| EXERCISE |
Edit the passage describing the study materials, beginning at "Pre Test Questionnaire." and stopping after "to the experiment.", so that "participants" reads "respondents" throughout that span.

++++ TEXT SEGMENT ++++

Each level of task was designed to be roughly equivalent in difficulty, so that, for example, all 6-dimension tasks had two Boolean attributes and four multiple choice attributes.

The fourth task was a free form query task where the user was asked to formulate a query, note the parameters of the query, and then record the changes made to the query as they began to use the tool.

Materials

Materials used in this experiment can be found in the Appendices.

Pre Test Questionnaire. This questionnaire was completed by participants prior to their test, and was designed to capture individual data, including information about confounding variables, prior to the experiment.

Interface Tasks and Post-Interface Questionnaires. Each participant was provided with a 9-page document, arranged by interface in order of appearance, each section of which was composed of selected task scenarios and follow-up questions, followed by the post-interface questionnaire for each interface. For more detail on the selection and order of interfaces and tasks, see the Test Key.

Post Test Questionnaire. This questionnaire was administered after the participant had completed all nine tasks across the three interfaces. This questionnaire asks participants their comparative evaluations of the three interfaces, addressing subjective measures of usefulness and ease of understanding.

++++ COLLECTED MATERIAL ++++

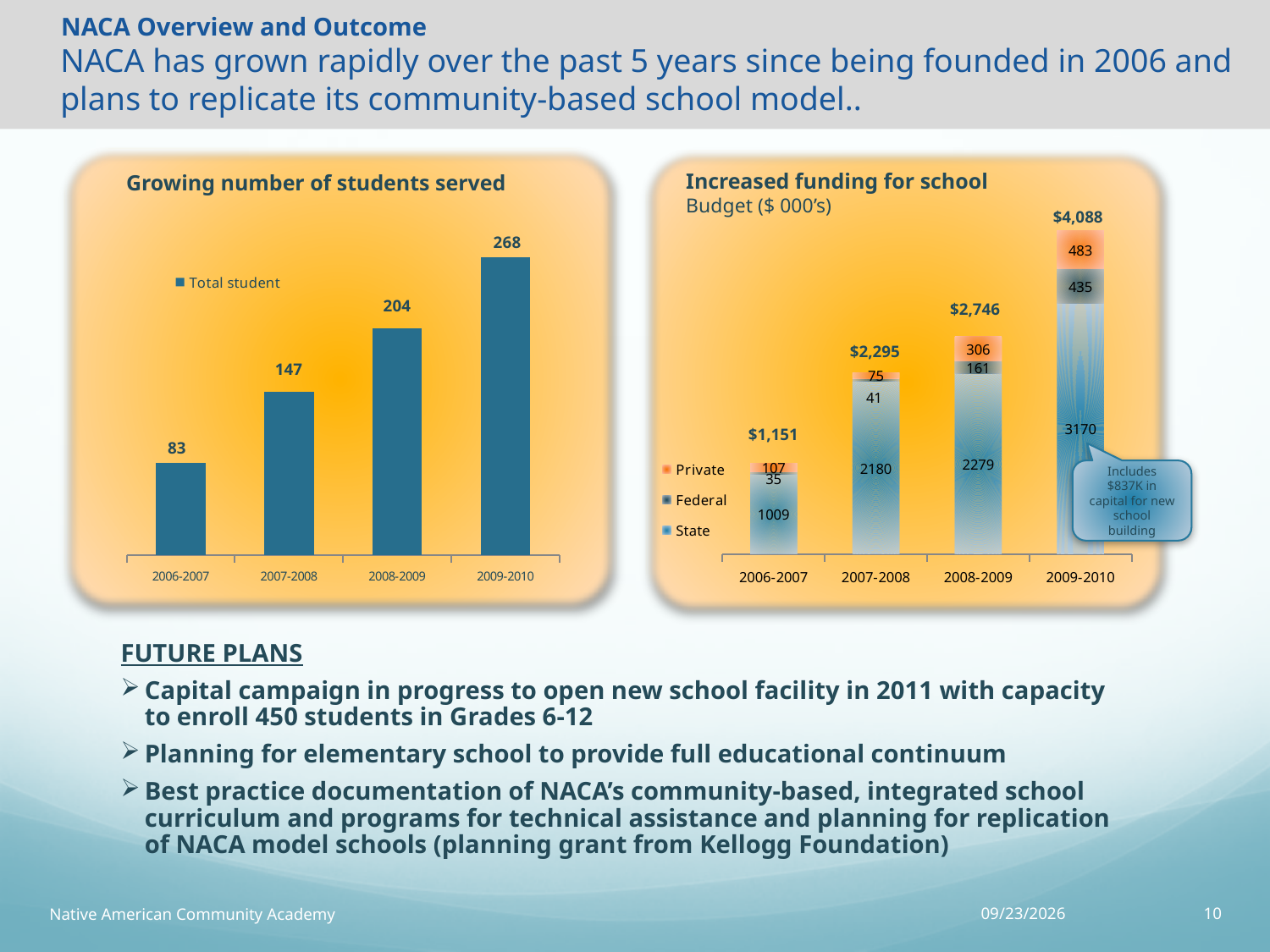
What kind of chart is the 'Growing number of students served' chart? bar chart In the 'Growing number of students served' chart, how many total students were served in 2008-2009? 204 In the 'Increased funding for school' chart, how many series does the legend list? 3 In the 'Increased funding for school' chart, which year has the highest total budget? 2009-2010 In the 'Growing number of students served' chart, how many school years are shown? 4 In the 'Growing number of students served' chart, which year has the lowest number of students? 2006-2007 In the 'Increased funding for school' chart, what is the State funding for 2009-2010? 3170 In the 'Growing number of students served' chart, do the values rise or fall from 2006-2007 to 2009-2010? rise In the 'Increased funding for school' chart, what is the difference between Private funding in 2009-2010 and 2008-2009? 177 In the 'Increased funding for school' chart, what is the total budget for 2008-2009? $2,746 In the 'Increased funding for school' chart, which is larger for 2008-2009: Federal or Private funding? Private In the 'Growing number of students served' chart, what is the difference in students between 2009-2010 and 2006-2007? 185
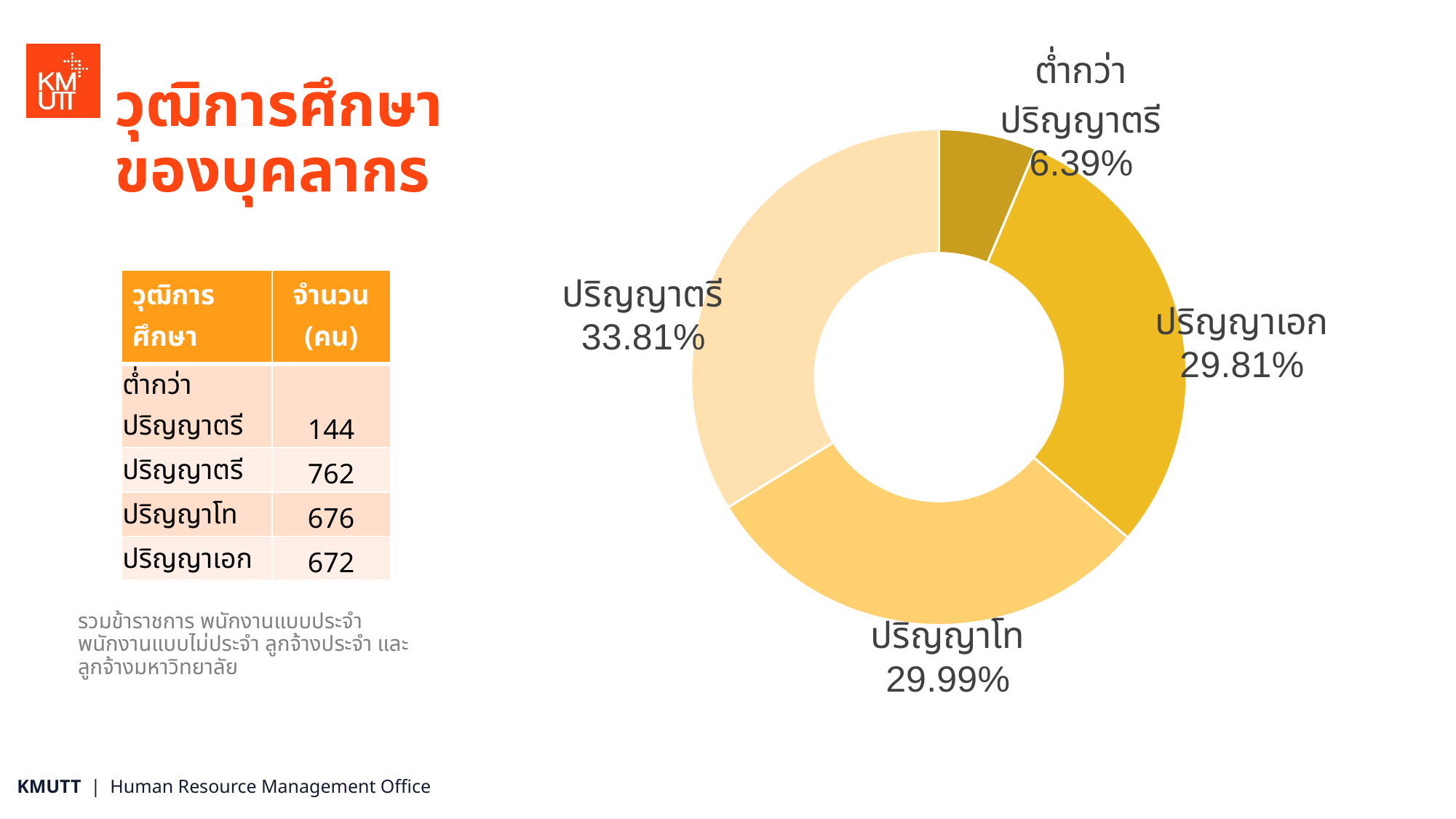
What is the difference in percentage points between ปริญญาตรี and ต่ำกว่าปริญญาตรี on the donut chart? 27.42% What is the difference in percentage points between ปริญญาตรี and ปริญญาโท on the donut chart? 3.82% What percentage is shown for ต่ำกว่าปริญญาตรี on the donut chart? 6.39% What kind of chart is shown on the slide? Donut (pie) chart What share of the donut chart is labelled ปริญญาตรี? 33.81% Which category has the largest share in the donut chart? ปริญญาตรี Which category has the smallest share in the donut chart? ต่ำกว่าปริญญาตรี Which has the larger share on the donut chart, ปริญญาตรี or ปริญญาเอก? ปริญญาตรี What percentage is shown for ปริญญาเอก on the donut chart? 29.81% What is the title of the slide containing the donut chart? วุฒิการศึกษาของบุคลากร What percentage is shown for ปริญญาโท on the donut chart? 29.99% How many slices does the donut chart have? 4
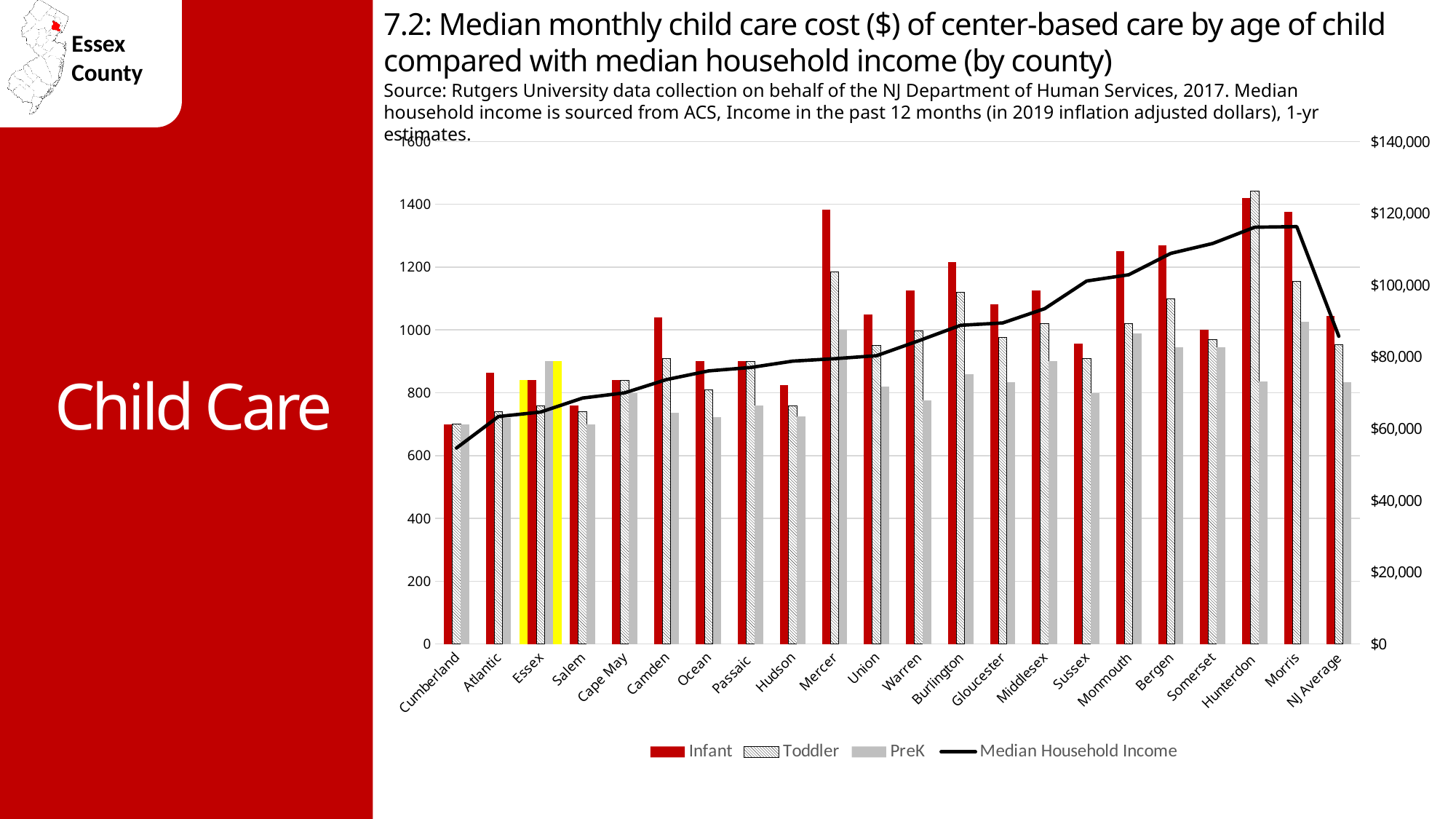
Which is larger, the Infant cost for Mercer or the Infant cost for Union? Mercer Is the Median Household Income for Morris greater or less than $100,000? greater How many categories are shown along the x axis of the chart? 22 Does the Median Household Income line generally rise or fall from Cumberland to Morris? rise Which county's bars are highlighted in yellow on the chart? Essex Which county has the highest Toddler child care cost? Hunterdon Which county has the lowest Infant child care cost? Cumberland What kind of chart is used to show the child care costs? bar chart (with a line for median household income) Which county has the highest Infant child care cost? Hunterdon Is the Infant cost for Cumberland greater or less than 800? less How many series does the chart legend list? 4 Is the Infant cost for Mercer greater or less than 1200? greater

++++

| EXERCISE OUTPUT |
Pre Test Questionnaire. This questionnaire was completed by respondents prior to their test, and was designed to capture individual data, including information about confounding variables, prior to the experiment.